[PROBLEMS AND TASKS]
1. In the lesson on why to use R, which two open-source programming languages does it name as widely used for data analysis?
2. Pick up the lesson on why to use R where it leaves off, and keep writing it.

EXTRACTED TEXT section start

Lesson 1: Why Use R?
R is a programming language used for data analysis, data visualization, and statistics. R is widely used in academia, government, and industry by statisticians, researchers, data scientists, and other quantitative practitioners.
Free and open source
R is free and open-source software, meaning that the source code is publicly available and there is no cost to use it. Open-source tools are popular in software development because they allow transparency as well as collaboration. R and Python are two open-source programming languages that are widely used for data analysis.
As open-source software, R allows users to create their own add-ons with additional functionality (R packages) that other users can install. A community of user-developers create and maintain these packages, making regular updates and adding new features. Many of these packages are maintained by the R user community, but there are also packages developed and maintained by organizations and companies.

EXTRACTED TEXT section end
DATA SHOWN section start

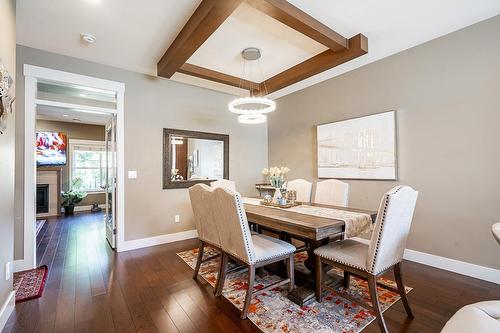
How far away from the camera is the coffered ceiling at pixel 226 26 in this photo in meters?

DATA SHOWN section end

[REPLIES]
1. R and Python.

2.
Posit is one such company that manages multiple packages and other R tools. Posit is also the developer of RStudio, the environment through which you will access the R software. Posit also maintains the tidyverse and other population R packages (R packages will be discussed further in Lesson 4). RStudio and tidyverse packages are free and accessible to the public; Posit provides them at no cost.
In contrast to R and Python, SAS, Stata, SPSS, Tableau, and Power BI are examples of closed-source software used for data analysis and visualization. The source code for closed-source software is not publicly available, and the software usually costs money to use—typically in the form of licenses that must be renewed. SAS, Stata, and SPSS are often used for statistical programming, while Tableau and Power BI are frequently used for data visualization and business intelligence. One reason Tableau and Power BI are widely used is that they allow users to create interactive dashboards with point-and-click workflows that don’t require code to build. One downside to these tools is that they do not provide the same level of flexibility in visualization as R, Python, or custom web development.
Quality assurance
The reports and documents that corrections analysts produce are relied upon by leadership, oversight bodies, the media, and the public, so it’s essential that the numbers and data that are published are correct. The ability to reproduce, re-create, and review the steps of a data analysis project is key for maintaining quality assurance.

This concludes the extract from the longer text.